* **TEXT PASSAGE**:
------------------------------
Introduction: Drug-coated balloons (DCBs) have emerged as an effective treatment for patients with symptomatic peripheral arterial disease in the femoropopliteal arteries. They have been shown to be superior to balloon angioplasty (PTA) in large, multicenter randomized trials. After the introduction of the first DCB, the Bard Peripheral Vascular Lutonix .035˝ over-the-wire DCB, there have been several entrants into the DCB market. However, multiple clinical and preclinical studies have illustrated there are differences in performance and safety between the different products. The various DCB technologies differ in their design of excipient coatings and the drug form (crystallinity) of the combinations. These design features can produce differences in effective drug delivery to target tissue while avoiding non-target effect (ie, minimize emboli). In a previously published study, the Lutonix .035˝ and the Medtronic In.Pact Admiral were tested and compared for downstream embolic events. The In.Pact DCB illustrated increased downstream embolic debris and higher paclitaxel levels. The findings of embolic debris from DCB coatings are of potential importance and may be further compounded in patients with claudication and more complex critical limb ischemia (CLI) with limited flow reserve. Information regarding embolic debris may be important in the selection of DCBs for patient care.
------------------------------
* **LISTED ENTRIES**:
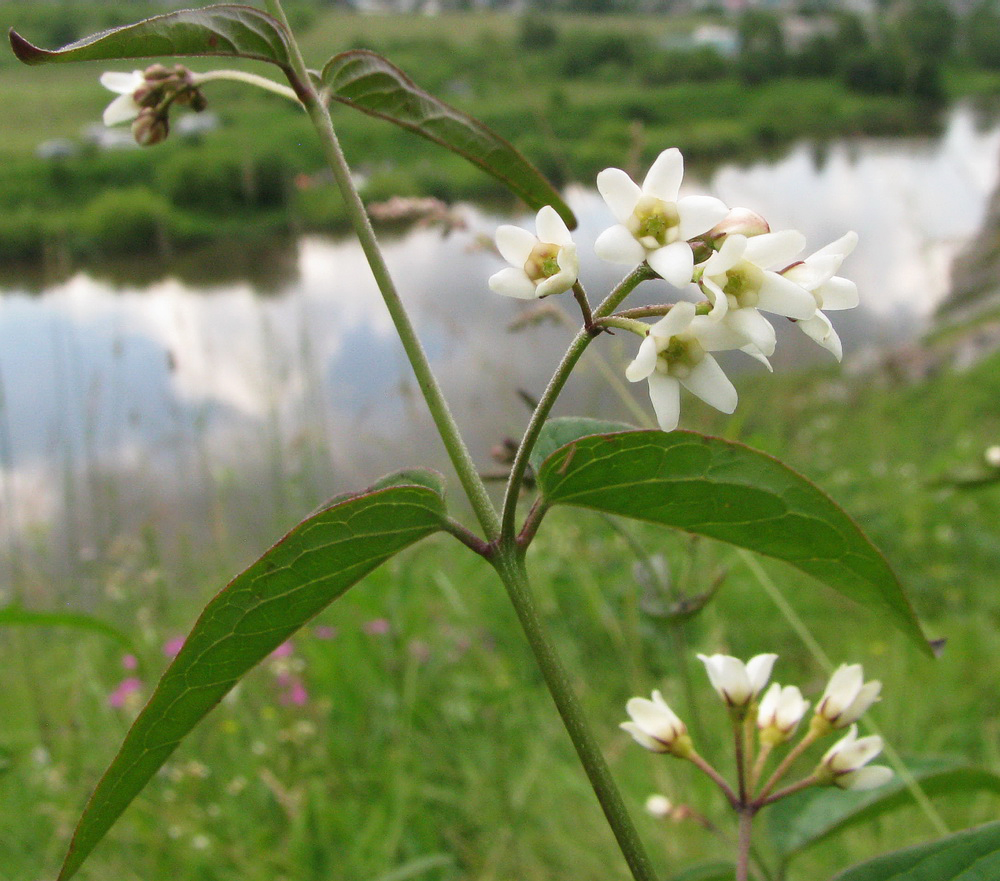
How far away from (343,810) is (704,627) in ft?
3.36

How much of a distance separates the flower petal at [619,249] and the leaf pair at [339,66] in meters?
0.25

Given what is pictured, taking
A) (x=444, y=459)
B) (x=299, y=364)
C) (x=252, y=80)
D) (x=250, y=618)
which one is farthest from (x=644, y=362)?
(x=299, y=364)

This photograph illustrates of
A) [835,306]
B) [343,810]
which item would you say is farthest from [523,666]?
[835,306]

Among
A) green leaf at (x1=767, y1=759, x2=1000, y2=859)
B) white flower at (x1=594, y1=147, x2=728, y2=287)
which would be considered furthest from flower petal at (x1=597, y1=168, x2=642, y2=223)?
green leaf at (x1=767, y1=759, x2=1000, y2=859)

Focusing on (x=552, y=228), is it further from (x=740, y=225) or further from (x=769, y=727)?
(x=769, y=727)

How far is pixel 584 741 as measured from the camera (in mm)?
480

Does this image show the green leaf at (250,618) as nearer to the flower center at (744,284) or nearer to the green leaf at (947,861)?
the flower center at (744,284)

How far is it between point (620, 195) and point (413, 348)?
0.51 ft

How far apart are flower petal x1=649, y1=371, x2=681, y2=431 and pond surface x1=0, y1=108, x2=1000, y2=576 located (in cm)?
81

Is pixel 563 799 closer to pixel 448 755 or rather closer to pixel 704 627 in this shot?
pixel 448 755

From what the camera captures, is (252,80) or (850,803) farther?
(850,803)

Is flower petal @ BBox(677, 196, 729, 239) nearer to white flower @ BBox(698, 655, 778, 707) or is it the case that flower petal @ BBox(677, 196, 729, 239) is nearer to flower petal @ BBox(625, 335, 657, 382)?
flower petal @ BBox(625, 335, 657, 382)

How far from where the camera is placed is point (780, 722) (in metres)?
0.63

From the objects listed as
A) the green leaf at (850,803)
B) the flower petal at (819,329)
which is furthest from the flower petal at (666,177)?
the green leaf at (850,803)
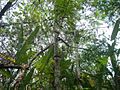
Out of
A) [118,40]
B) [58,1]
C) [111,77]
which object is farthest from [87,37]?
[58,1]

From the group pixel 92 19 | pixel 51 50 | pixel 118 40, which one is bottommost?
pixel 51 50

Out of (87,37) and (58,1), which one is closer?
(58,1)

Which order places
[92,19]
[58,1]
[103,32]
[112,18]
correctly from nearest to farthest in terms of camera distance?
[58,1] < [112,18] < [92,19] < [103,32]

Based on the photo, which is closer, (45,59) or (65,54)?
(45,59)

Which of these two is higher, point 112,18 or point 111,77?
point 112,18

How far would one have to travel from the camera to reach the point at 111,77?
223 inches

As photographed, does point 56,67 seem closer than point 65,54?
Yes

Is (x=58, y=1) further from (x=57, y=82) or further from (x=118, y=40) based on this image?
(x=118, y=40)

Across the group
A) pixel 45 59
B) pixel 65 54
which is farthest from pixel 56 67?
pixel 65 54

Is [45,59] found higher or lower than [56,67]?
higher

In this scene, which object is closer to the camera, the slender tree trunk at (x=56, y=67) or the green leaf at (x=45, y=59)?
the slender tree trunk at (x=56, y=67)

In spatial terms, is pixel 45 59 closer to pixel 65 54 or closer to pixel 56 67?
pixel 56 67

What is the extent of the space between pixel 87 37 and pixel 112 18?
6.47ft

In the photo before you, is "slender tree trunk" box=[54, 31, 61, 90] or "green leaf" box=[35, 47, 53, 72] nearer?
"slender tree trunk" box=[54, 31, 61, 90]
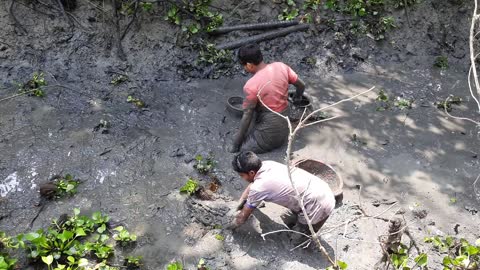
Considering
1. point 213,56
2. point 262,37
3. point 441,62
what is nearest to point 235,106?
point 213,56

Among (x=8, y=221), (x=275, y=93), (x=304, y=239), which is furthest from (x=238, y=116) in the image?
(x=8, y=221)

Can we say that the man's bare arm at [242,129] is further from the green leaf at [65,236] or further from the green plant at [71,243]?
the green leaf at [65,236]

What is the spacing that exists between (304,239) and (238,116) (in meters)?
2.56

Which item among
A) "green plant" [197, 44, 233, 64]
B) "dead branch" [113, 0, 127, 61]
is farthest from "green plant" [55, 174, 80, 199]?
"green plant" [197, 44, 233, 64]

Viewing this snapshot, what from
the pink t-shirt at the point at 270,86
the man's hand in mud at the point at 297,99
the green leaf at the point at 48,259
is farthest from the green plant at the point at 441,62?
the green leaf at the point at 48,259

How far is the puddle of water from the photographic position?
5082 mm

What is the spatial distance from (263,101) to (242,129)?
0.53 metres

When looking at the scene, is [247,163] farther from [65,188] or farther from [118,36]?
[118,36]

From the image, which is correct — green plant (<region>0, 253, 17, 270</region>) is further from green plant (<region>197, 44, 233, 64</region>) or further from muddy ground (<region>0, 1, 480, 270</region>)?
green plant (<region>197, 44, 233, 64</region>)

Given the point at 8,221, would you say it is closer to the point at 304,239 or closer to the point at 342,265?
the point at 304,239

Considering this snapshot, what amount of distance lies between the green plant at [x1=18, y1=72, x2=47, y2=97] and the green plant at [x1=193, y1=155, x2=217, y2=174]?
2909 millimetres

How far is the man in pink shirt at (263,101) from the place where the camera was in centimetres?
535

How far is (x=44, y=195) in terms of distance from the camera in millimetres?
4980

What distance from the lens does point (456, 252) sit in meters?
4.48
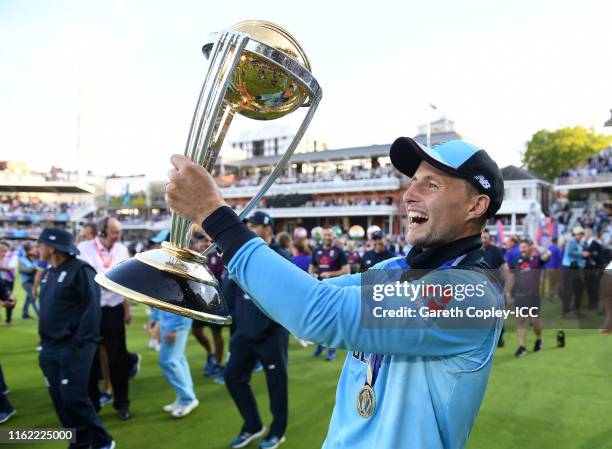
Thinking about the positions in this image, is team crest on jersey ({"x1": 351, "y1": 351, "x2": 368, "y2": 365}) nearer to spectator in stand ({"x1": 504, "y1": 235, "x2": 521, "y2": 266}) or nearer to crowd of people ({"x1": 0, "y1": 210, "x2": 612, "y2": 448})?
crowd of people ({"x1": 0, "y1": 210, "x2": 612, "y2": 448})

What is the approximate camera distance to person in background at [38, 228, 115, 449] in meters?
3.61

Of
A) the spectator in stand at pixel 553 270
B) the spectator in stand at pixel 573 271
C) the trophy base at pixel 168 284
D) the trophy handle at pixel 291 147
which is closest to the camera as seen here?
the trophy base at pixel 168 284

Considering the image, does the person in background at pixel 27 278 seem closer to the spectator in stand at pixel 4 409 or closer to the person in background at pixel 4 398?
the person in background at pixel 4 398

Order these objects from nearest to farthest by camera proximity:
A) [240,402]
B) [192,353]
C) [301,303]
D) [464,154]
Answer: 1. [301,303]
2. [464,154]
3. [240,402]
4. [192,353]

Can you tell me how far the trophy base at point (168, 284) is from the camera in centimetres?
113

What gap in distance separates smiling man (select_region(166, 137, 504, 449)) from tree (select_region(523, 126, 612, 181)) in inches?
1781

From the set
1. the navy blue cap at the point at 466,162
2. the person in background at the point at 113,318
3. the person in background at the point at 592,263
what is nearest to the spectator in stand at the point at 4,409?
the person in background at the point at 113,318

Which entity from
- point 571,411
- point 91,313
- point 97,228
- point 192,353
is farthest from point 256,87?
point 192,353

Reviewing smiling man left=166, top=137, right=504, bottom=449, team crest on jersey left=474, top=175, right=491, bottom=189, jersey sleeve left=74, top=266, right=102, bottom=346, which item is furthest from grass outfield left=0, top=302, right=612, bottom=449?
team crest on jersey left=474, top=175, right=491, bottom=189

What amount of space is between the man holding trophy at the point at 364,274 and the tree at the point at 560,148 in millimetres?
45256

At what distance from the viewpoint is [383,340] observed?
1083 mm

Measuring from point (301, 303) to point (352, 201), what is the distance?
4327 cm

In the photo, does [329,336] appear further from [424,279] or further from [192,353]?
[192,353]

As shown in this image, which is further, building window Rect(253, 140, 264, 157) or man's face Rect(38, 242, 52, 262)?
building window Rect(253, 140, 264, 157)
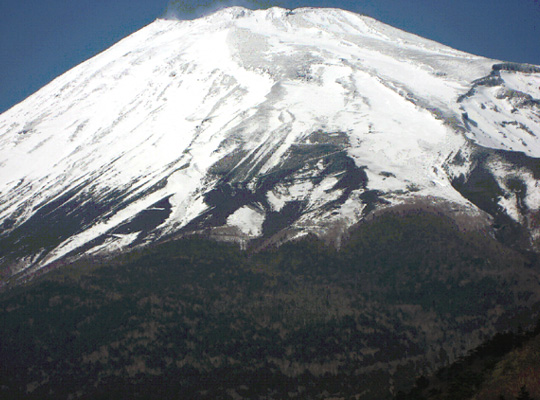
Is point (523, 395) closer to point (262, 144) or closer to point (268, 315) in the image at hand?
point (268, 315)

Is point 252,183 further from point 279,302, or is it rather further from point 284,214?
point 279,302

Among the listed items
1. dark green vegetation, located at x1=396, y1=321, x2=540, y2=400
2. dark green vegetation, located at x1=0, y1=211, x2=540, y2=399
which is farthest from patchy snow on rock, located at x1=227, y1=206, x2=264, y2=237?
dark green vegetation, located at x1=396, y1=321, x2=540, y2=400

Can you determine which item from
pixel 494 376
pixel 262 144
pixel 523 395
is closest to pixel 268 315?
pixel 494 376

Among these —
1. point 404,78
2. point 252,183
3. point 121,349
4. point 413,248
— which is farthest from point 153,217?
point 404,78

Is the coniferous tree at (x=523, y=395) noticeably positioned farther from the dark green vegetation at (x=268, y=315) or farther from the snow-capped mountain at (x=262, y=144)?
the snow-capped mountain at (x=262, y=144)

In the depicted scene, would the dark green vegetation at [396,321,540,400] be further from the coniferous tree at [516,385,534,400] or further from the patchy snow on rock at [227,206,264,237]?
the patchy snow on rock at [227,206,264,237]

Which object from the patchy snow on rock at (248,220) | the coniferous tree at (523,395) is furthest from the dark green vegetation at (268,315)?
the coniferous tree at (523,395)
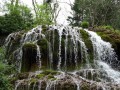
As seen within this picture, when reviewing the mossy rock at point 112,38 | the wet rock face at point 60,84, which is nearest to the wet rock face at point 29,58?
the wet rock face at point 60,84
------------------------------
Can you extend the passage on drug-coated balloons, picking up right after its last sentence? You won't need the rows for this.

Objectives: Different excipient/drug formulations unique to individual DCBs may influence embolic safety characteristics in distal non-target peripheral vascular territories through embolization of released particulates. A comparator study of three DCBs in commercial use – the In.Pact Admiral, Boston Scientific Ranger, and Spectranetics Stellarex – in healthy swine was therefore performed to assess which balloon produced more downstream emboli and tissue reaction.
Methods: Three-times overlapping 80 mm DCBs for each device were assessed in 24 femoral arteries of 12 swine with 28-day follow-up for downstream embolic events and debris. In.Pact Admiral was used as a control, as its downstream emboli and effect have been previously studied and published. Histologic analysis of arterial wall and skeletal muscle and coronary band downstream from the external or internal femoral arteries was performed. This analysis was supported by an analytic measurement of paclitaxel levels. The gastrocnemius, gluteal, and gracilis are skeletal muscle territories distal to the external femoral artery and the coronary corium (ie, coronary band) is a highly vascularized structure that gives rise to the outer layers of the hoof wall and resembles the nail bed of a human finger.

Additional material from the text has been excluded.